Aim of the task ▸ Turn the lines below into a JSON list of strings, one string per line, with blank lines dropped. Leave the pictures out.

↓

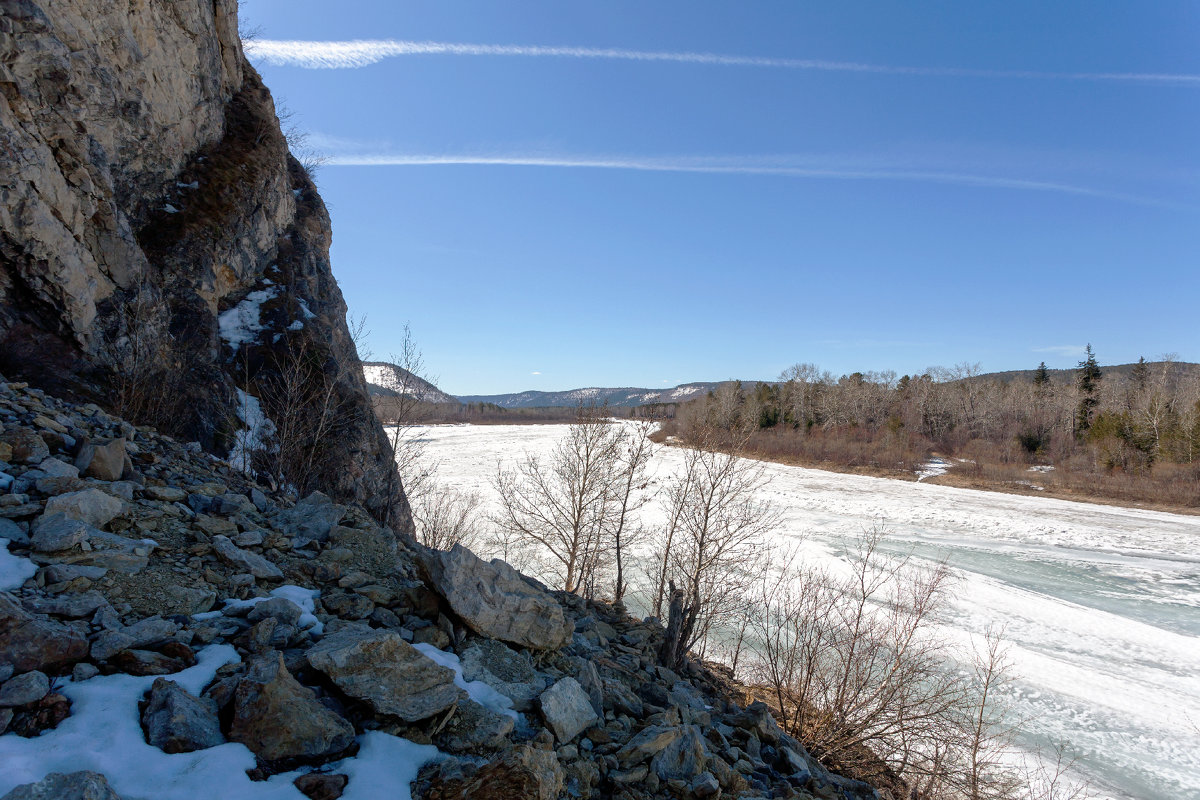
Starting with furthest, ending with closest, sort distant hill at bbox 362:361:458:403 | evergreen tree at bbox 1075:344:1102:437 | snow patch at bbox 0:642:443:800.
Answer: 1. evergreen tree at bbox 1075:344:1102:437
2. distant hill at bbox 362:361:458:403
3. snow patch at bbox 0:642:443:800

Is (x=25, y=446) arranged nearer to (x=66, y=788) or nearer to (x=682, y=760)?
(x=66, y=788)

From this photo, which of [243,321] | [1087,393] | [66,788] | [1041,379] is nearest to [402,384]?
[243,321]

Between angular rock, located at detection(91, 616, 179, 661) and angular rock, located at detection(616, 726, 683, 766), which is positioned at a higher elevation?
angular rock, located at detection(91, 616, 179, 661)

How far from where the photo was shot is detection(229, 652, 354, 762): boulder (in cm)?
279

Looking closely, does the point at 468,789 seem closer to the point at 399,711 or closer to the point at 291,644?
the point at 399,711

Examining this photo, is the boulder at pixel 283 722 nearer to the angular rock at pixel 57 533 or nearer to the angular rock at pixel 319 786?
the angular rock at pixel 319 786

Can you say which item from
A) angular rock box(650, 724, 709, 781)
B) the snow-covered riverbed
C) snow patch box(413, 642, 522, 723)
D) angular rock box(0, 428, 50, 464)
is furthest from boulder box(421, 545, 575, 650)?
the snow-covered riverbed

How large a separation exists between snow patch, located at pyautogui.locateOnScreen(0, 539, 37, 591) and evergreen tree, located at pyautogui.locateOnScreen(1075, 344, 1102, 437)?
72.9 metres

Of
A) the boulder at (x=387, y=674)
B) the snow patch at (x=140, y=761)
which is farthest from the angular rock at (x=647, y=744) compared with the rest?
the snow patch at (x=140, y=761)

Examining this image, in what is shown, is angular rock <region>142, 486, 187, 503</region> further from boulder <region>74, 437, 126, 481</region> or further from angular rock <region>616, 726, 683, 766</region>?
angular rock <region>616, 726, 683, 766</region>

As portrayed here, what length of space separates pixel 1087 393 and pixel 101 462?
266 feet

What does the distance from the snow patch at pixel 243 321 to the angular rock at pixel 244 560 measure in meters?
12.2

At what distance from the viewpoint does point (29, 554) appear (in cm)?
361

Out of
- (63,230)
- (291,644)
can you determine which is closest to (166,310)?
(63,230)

↑

Problem solution ▸
[
  "Starting with furthest, ending with closest, sort distant hill at bbox 362:361:458:403 | evergreen tree at bbox 1075:344:1102:437 | snow patch at bbox 0:642:443:800.",
  "Answer: 1. evergreen tree at bbox 1075:344:1102:437",
  "2. distant hill at bbox 362:361:458:403",
  "3. snow patch at bbox 0:642:443:800",
  "Is (x=25, y=446) arranged nearer to (x=66, y=788) or nearer to (x=682, y=760)?",
  "(x=66, y=788)",
  "From this photo, which of [243,321] | [1087,393] | [66,788] | [1041,379] is nearest to [402,384]?",
  "[243,321]",
  "Between angular rock, located at detection(91, 616, 179, 661) and angular rock, located at detection(616, 726, 683, 766), which is positioned at a higher elevation?",
  "angular rock, located at detection(91, 616, 179, 661)",
  "How far from where the photo was shot is detection(229, 652, 354, 762): boulder (in cm)?",
  "279",
  "Looking closely, does the point at 468,789 seem closer to the point at 399,711 or closer to the point at 291,644?",
  "the point at 399,711",
  "Examining this photo, is the boulder at pixel 283 722 nearer to the angular rock at pixel 57 533 or nearer to the angular rock at pixel 319 786?",
  "the angular rock at pixel 319 786",
  "Can you say which item from",
  "A) angular rock box(650, 724, 709, 781)",
  "B) the snow-covered riverbed",
  "C) snow patch box(413, 642, 522, 723)",
  "D) angular rock box(0, 428, 50, 464)",
  "is furthest from boulder box(421, 545, 575, 650)?",
  "the snow-covered riverbed",
  "How large a separation exists between snow patch, located at pyautogui.locateOnScreen(0, 539, 37, 591) and evergreen tree, located at pyautogui.locateOnScreen(1075, 344, 1102, 437)?",
  "72.9 metres",
  "Of",
  "A) the boulder at (x=387, y=674)",
  "B) the snow patch at (x=140, y=761)",
  "which is farthest from the angular rock at (x=647, y=744) compared with the rest?",
  "the snow patch at (x=140, y=761)",
  "Examining this image, in what is shown, is angular rock <region>142, 486, 187, 503</region> further from boulder <region>74, 437, 126, 481</region> or further from angular rock <region>616, 726, 683, 766</region>?",
  "angular rock <region>616, 726, 683, 766</region>",
  "As portrayed here, what length of space separates pixel 1087 393 and pixel 101 462?",
  "266 feet",
  "What does the distance from the snow patch at pixel 243 321 to the angular rock at pixel 244 560 measure in meters?",
  "12.2",
  "At what distance from the viewpoint does point (29, 554) appear (in cm)?",
  "361",
  "Out of",
  "- (63,230)",
  "- (291,644)",
  "can you determine which is closest to (166,310)?",
  "(63,230)"
]